Dan— For me it’d be remembering that you actually can change a young person’s life by pointing them to a better future than the one they can see for themselves. One kind word in the corridor to a kid that’s really been through it, could literally change their narrative. Not just for that day but permanently.

Dan, yourself and Jo are committed to changing the narrative of youth in society and have recently been in conversation with the BBC, MET Police and the Mayor of London. We’d love to hear more about this?

Dan— It’s all stemmed from the health of our youth ministry. Last year I got an email from the Mayor’s office inviting me to join an advisory board for youth issues in London. I’ve been doing that for the last year and we’ve had the incredible opportunity to speak into some of the new policies and schemes that are launching, such as the new Violent Reduction Unit helping to tackle knife crime. The Metropolitan Police also came and saw our Schools Project assemblies and as a result we’re now officially endorsed, giving us access to almost every school in the country. From there we’ve even been able to do BBC interviews talking about youth issues and the part our church is playing in helping young people. It’s been wild! These doors and opportunities keep opening up to us.

Jo— With faith organisations in schools the door often is very tightly shut. So it is a miracle. Only God could open doors like that.

In what ways do you hope to see the Collective evolve in the future?

Dan— The Education Collection is quite new so I’m excited about more people coming and get involved in building this community. It’s not just for teachers but for anybody who works with young people.
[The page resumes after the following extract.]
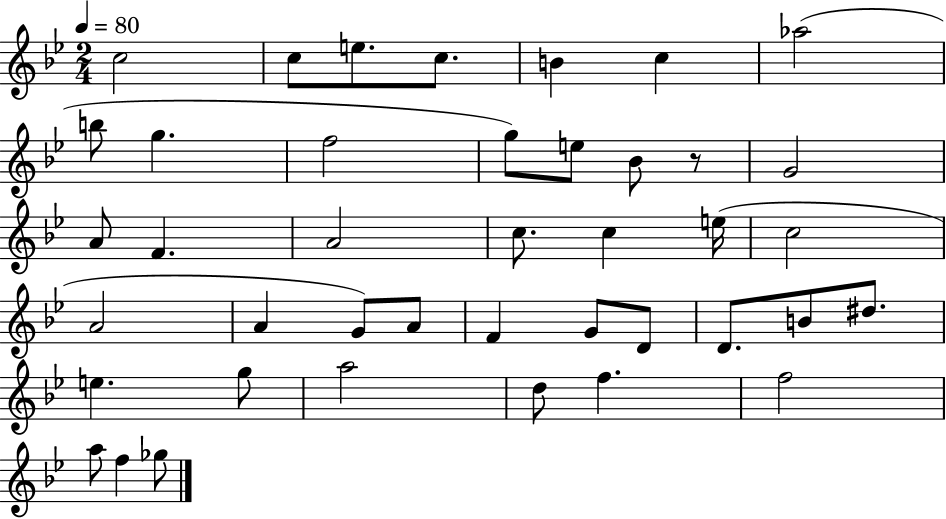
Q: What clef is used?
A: treble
Dickie— I’m excited to see teachers become inspired about what they do. I think for some teachers, they’ve forgotten that they didn’t get into this industry because they are passionate about standing in a room with a Powerpoint behind them, they’re passionate about the young people in front of them.
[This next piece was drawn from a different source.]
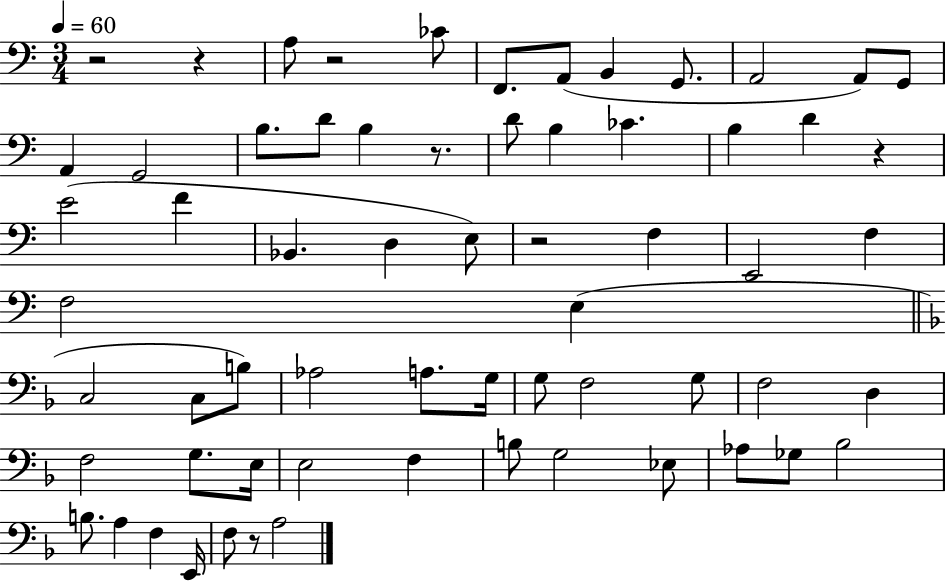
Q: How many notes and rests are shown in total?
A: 64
Jake— It’s true. I’m not necessarily passionate about school, but I’m passionate about young people and that’s where they are. So that’s where we go. It’s not about changing the Education system. It’s about changing the narrative for young people in Education.

And finally, is there any encouragement that you’d give to anyone who’s thinking about joining the Collective?

Jo— The Collective has the potential to reignite that passion within people for what they do. Don’t hold back, you don’t need a membership. Just turn up.